▸ **Exercise inputs**:
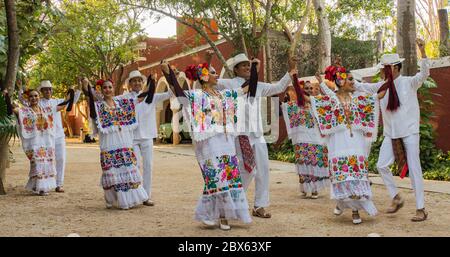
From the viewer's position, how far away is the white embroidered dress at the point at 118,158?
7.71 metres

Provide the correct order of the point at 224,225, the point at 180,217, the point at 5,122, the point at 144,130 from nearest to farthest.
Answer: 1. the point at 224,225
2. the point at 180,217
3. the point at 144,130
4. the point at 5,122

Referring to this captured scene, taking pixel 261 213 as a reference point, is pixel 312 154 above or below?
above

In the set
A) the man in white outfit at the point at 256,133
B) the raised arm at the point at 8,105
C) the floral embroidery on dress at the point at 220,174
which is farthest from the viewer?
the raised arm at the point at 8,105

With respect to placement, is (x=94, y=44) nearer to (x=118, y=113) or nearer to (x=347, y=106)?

--

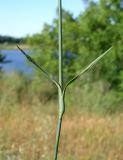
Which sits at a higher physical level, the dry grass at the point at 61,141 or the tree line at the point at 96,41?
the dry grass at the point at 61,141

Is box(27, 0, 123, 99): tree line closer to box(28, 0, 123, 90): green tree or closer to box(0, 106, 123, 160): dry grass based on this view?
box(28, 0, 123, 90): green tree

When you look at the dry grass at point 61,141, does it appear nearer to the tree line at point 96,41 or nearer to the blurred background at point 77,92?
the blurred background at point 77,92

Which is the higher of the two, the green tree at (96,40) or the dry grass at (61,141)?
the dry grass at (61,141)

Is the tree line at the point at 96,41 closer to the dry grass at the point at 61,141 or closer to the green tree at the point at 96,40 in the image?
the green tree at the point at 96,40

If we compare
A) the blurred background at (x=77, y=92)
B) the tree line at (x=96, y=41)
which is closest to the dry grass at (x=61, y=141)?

...

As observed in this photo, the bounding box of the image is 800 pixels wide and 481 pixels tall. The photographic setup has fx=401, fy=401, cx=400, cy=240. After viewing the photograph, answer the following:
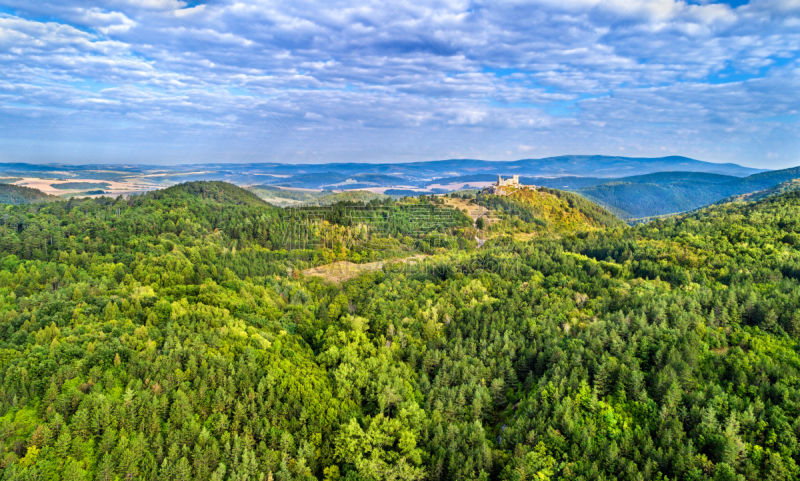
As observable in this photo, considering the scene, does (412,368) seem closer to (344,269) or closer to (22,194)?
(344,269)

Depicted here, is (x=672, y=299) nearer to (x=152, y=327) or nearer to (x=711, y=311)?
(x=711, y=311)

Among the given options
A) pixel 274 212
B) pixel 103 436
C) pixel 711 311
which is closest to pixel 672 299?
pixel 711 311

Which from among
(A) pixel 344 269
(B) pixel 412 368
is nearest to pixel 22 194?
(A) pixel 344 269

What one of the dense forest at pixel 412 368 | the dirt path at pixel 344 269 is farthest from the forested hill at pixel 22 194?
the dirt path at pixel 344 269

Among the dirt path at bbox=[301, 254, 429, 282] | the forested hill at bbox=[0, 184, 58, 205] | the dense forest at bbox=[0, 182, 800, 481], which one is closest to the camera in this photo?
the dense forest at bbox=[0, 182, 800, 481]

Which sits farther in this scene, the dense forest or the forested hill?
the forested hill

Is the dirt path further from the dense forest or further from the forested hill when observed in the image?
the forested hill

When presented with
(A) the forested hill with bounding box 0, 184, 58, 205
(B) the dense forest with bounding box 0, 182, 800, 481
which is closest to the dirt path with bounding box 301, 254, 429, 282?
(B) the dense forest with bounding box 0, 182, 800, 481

▸ **Written request**:
Copy out the lines starting at the one that contains "If we compare" and ending at the one that contains "which is closest to the dry", word for word.

▸ **Written solution**:
If we compare
A) the blurred background at (x=77, y=92)
B) the tree line at (x=96, y=41)
which is closest to the dry grass at (x=61, y=141)?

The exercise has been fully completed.